→ **Your goal**
The passage below on tensor derivatives has a "Properties:" list under its heading on vector valued functions of vectors. Give the form of f(v) each numbered property in that list assumes.

→ **Document passage**

1) If $f(\mathbf{v}) = f_1(\mathbf{v}) + f_2(\mathbf{v})$ then $\frac{\partial f}{\partial \mathbf{v}}\cdot\mathbf{u} = \left(\frac{\partial f_1}{\partial \mathbf{v}} + \frac{\partial f_2}{\partial \mathbf{v}}\right)\cdot\mathbf{u}$

2) If $f(\mathbf{v}) = f_1(\mathbf{v})~ f_2(\mathbf{v})$ then $\frac{\partial f}{\partial \mathbf{v}}\cdot\mathbf{u} = \left(\frac{\partial f_1}{\partial \mathbf{v}} \cdot \mathbf{u} \right)~f_2(\mathbf{v}) + f_1(\mathbf{v})~\left(\frac{\partial f_2}{\partial \mathbf{v}}\cdot\mathbf{u} \right)$

3) If $f(\mathbf{v}) = f_1(f_2(\mathbf{v}))$ then $\frac{\partial f}{\partial \mathbf{v}}\cdot\mathbf{u} = \frac{\partial f_1}{\partial f_2}~\frac{\partial f_2}{\partial \mathbf{v}}\cdot\mathbf{u}$

### Derivatives of vector valued functions of vectors

Let f(v) be a vector valued function of the vector v. Then the derivative of f(v) with respect to v (or at v) in the direction u is the second order tensor defined as

$\frac{\partial \mathbf{f}}{\partial \mathbf{v}}\cdot\mathbf{u} = D\mathbf{f}(\mathbf{v})[\mathbf{u}] = \left[\frac{d }{d \alpha}~\mathbf{f}(\mathbf{v} + \alpha~\mathbf{u} ) \right]_{\alpha = 0}$

for all vectors u.

Properties:
1) If $\mathbf{f}(\mathbf{v}) = \mathbf{f}_1(\mathbf{v}) + \mathbf{f}_2(\mathbf{v})$ then $\frac{\partial \mathbf{f}}{\partial \mathbf{v}}\cdot\mathbf{u} = \left(\frac{\partial \mathbf{f}_1}{\partial \mathbf{v}} + \frac{\partial \mathbf{f}_2}{\partial \mathbf{v}}\right)\cdot\mathbf{u}$
2) If $\mathbf{f}(\mathbf{v}) = \mathbf{f}_1(\mathbf{v})\times\mathbf{f}_2(\mathbf{v})$ then $\frac{\partial \mathbf{f}}{\partial \mathbf{v}}\cdot\mathbf{u} = \left(\frac{\partial \mathbf{f}_1}{\partial \mathbf{v}}\cdot\mathbf{u}\right)\times\mathbf{f}_2(\mathbf{v}) + \mathbf{f}_1(\mathbf{v})\times\left(\frac{\partial \mathbf{f}_2}{\partial \mathbf{v}}\cdot\mathbf{u} \right)$
3) If $\mathbf{f}(\mathbf{v}) = \mathbf{f}_1(\mathbf{f}_2(\mathbf{v}))$ then $\frac{\partial \mathbf{f}}{\partial \mathbf{v}}\cdot\mathbf{u} = \frac{\partial \mathbf{f}_1}{\partial \mathbf{f}_2}\cdot\left(\frac{\partial \mathbf{f}_2}{\partial \mathbf{v}}\cdot\mathbf{u} \right)$

### Derivatives of scalar valued functions of second-order tensors

Let $f(\boldsymbol{S})$ be a real valued function of the second order tensor $\boldsymbol{S}$. Then the derivative of $f(\boldsymbol{S})$ with respect to $\boldsymbol{S}$ (or at $\boldsymbol{S}$) in the direction $\boldsymbol{T}$ is the second order tensor defined as

$\frac{\partial f}{\partial \boldsymbol{S}}:\boldsymbol{T} = Df(\boldsymbol{S})[\boldsymbol{T}] = \left[\frac{d }{d \alpha}~f(\boldsymbol{S} + \alpha~\boldsymbol{T})\right]_{\alpha = 0}$

for all second order tensors $\boldsymbol{T}$.

→ **Given entries**
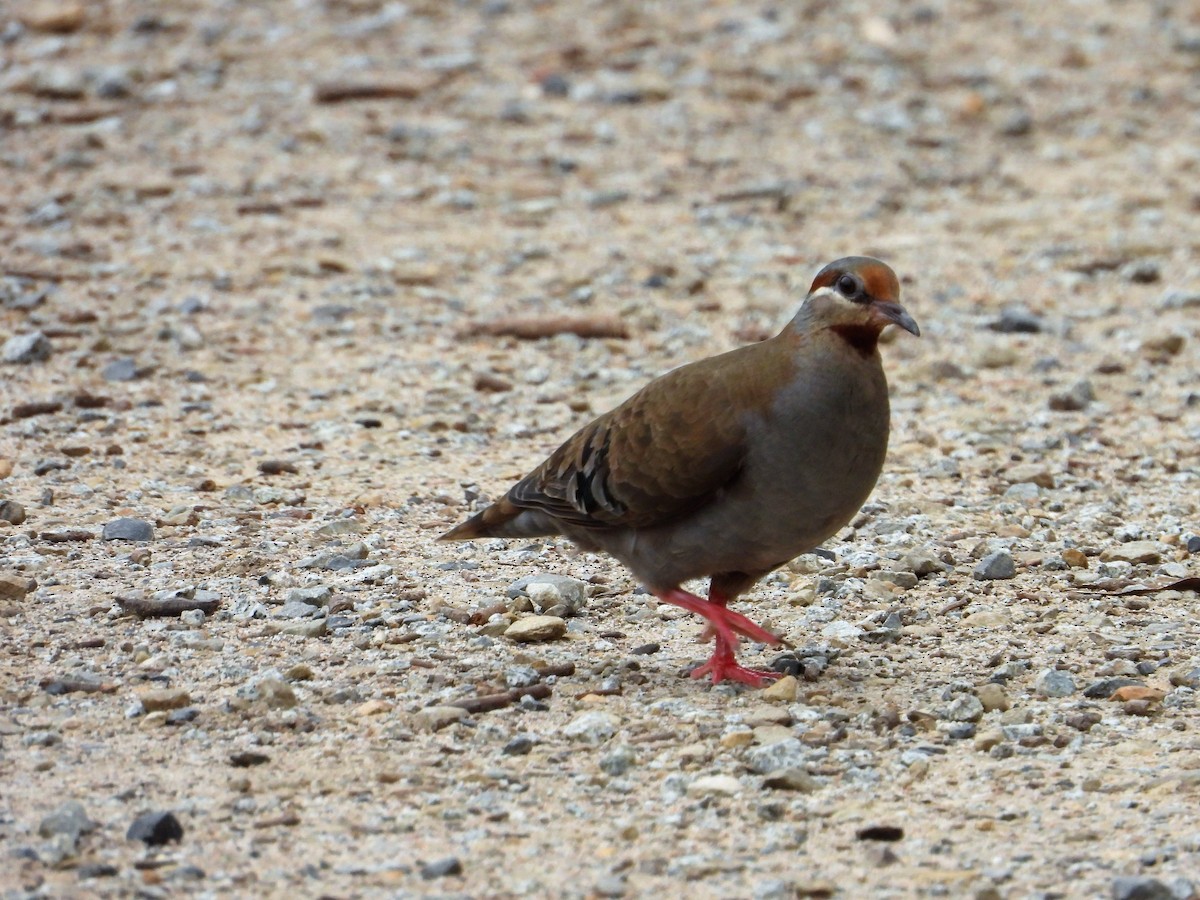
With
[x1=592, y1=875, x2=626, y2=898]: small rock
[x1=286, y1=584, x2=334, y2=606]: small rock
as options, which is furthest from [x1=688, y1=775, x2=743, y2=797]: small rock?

--

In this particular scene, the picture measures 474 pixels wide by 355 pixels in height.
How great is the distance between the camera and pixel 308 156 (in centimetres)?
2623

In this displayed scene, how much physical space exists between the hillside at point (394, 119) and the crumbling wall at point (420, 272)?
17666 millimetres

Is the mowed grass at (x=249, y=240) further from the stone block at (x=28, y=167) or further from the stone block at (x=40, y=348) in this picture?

* * *

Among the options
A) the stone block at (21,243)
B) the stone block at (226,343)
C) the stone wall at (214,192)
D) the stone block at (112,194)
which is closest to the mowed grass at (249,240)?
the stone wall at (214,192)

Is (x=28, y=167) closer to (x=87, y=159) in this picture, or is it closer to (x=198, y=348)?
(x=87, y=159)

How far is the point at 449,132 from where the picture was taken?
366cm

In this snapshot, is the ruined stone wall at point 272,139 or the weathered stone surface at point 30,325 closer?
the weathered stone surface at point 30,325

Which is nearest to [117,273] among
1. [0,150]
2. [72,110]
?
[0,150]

→ **Task response**
1) A sum: f(v) = f1(v) + f2(v)
2) A cross product: f(v) = f1(v) × f2(v)
3) A composition: f(v) = f1(f2(v))